JAKARTA, KOMPAS.com – Wilmar International memperkuat komitmennya dalam mendukung kesiapan kerja generasi muda melalui program magang industri. Program ini dirancang untuk menjembatani kesenjangan antara dunia pendidikan dan kebutuhan industri, sejalan dengan dorongan pemerintah menciptakan sumber daya manusia (SDM) yang siap pakai di tengah tuntutan industri yang dinamis.
Head of Human Capital Wilmar, Erlina Panitri, menekankan peran strategis program magang dalam mewujudkan konsep link and match antara pendidikan dan praktik kerja di lapangan. “Mahasiswa dapat lebih siap memasuki dunia kerja setelah lulus,” ujar Erlina dalam keterangan resminya pada Senin (20/4/2026).
Skema Magang Hingga Enam Bulan
Wilmar menawarkan dua skema dalam program magangnya. Pertama, program reguler dengan durasi maksimal tiga bulan. Kedua, program berbasis kompetensi yang dapat berlangsung hingga enam bulan. Pada skema berbasis kompetensi, mahasiswa tidak hanya memperoleh pengalaman kerja, tetapi juga dapat memanfaatkan program ini untuk menyelesaikan tugas akhir mereka.
“Melalui program ini, selain belajar langsung di lapangan, mereka dapat sekaligus menyelesaikan tugas akademiknya, sehingga lebih efisien dan aplikatif,” jelas Erlina. Program ini memberikan kesempatan bagi mahasiswa untuk memahami proses kerja secara langsung dan mengasah keterampilan yang relevan dengan kebutuhan industri.
Kolaborasi dengan Perguruan Tinggi
Dalam pelaksanaannya, Wilmar telah menjalin kerja sama dengan berbagai institusi pendidikan. Beberapa kampus yang terlibat antara lain Akademi Kimia Analis (AKA) Bogor, Institut Pertanian Stiper (Instiper) Yogyakarta, Fakultas Agribisnis Institut Pertanian Bogor, Fakultas Pertanian Universitas Gadjah Mada, Politeknik Kelapa Sawit Citra Widya Edukasi, Universitas Widya Mandala Surabaya, serta Politeknik Industri Petrokimia Banten.

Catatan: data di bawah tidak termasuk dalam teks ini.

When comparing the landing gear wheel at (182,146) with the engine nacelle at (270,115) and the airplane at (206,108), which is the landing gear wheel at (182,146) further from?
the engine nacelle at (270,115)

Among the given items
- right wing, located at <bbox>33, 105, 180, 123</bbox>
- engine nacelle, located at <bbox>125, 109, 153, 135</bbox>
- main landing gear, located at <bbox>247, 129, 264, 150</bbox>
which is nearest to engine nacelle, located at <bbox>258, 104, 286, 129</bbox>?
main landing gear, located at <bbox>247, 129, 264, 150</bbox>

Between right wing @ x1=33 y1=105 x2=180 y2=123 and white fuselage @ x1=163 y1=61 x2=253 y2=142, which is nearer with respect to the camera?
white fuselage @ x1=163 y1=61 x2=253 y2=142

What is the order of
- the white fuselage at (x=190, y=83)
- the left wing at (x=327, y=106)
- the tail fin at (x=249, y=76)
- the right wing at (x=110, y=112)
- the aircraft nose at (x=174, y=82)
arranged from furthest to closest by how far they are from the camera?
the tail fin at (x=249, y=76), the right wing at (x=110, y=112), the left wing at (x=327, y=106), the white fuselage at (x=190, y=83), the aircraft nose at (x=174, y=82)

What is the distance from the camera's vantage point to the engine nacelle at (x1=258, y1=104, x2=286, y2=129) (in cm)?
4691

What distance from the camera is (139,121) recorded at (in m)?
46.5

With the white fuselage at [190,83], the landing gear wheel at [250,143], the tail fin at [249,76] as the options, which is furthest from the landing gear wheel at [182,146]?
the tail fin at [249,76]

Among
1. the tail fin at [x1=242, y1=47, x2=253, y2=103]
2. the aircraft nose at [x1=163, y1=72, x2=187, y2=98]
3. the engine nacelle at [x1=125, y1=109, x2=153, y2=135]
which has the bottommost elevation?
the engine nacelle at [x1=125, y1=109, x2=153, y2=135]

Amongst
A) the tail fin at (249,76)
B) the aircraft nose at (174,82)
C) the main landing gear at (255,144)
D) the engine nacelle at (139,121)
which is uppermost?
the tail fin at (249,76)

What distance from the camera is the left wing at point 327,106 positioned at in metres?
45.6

Kolaborasi ini bertujuan memperkuat keterkaitan antara kurikulum pendidikan dengan kebutuhan nyata di sektor industri, khususnya di bidang agribisnis dan pengolahan. Selain itu, sejak tahun lalu, perusahaan juga bekerja sama dengan Kementerian Tenaga Kerja dalam pelaksanaan program magang nasional melalui platform SiapKerja.
Peluang Kerja Lebih Besar
Erlina mengungkapkan bahwa mahasiswa yang mengikuti program magang cenderung lebih mudah mendapatkan pekerjaan setelah lulus. Pengalaman kerja yang diperoleh selama magang dinilai menjadi nilai tambah signifikan bagi peserta saat memasuki pasar tenaga kerja.

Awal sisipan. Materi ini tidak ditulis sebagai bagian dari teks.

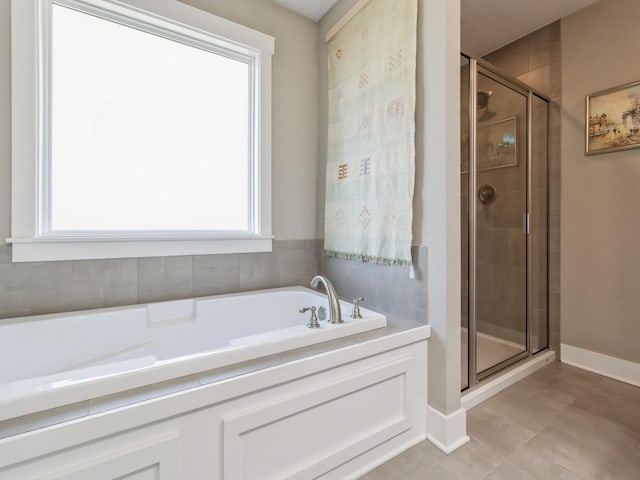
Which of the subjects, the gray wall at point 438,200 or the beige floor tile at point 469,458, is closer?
the beige floor tile at point 469,458

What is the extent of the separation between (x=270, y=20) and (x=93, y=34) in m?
1.10

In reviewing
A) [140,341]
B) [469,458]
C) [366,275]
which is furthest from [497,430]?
[140,341]

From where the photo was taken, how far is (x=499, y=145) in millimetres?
2422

“Umumnya, peserta magang dapat memperoleh pekerjaan dalam waktu relatif singkat setelah wisuda, bahkan ada yang langsung direkrut oleh perusahaan,” kata Erlina. Hal ini menunjukkan bahwa program magang tidak hanya berfungsi sebagai sarana pembelajaran, tetapi juga menjadi pintu masuk yang efektif menuju dunia kerja.
Komitmen Pengembangan SDM
Ke depan, Wilmar menyatakan akan terus mengembangkan program magang sebagai bagian dari kontribusi perusahaan dalam mendukung pengembangan SDM unggul dan peningkatan daya saing tenaga kerja Indonesia. Program ini diharapkan dapat terus memperluas dampaknya bagi mahasiswa dan dunia industri melalui peningkatan kualitas pengalaman kerja yang relevan dan aplikatif.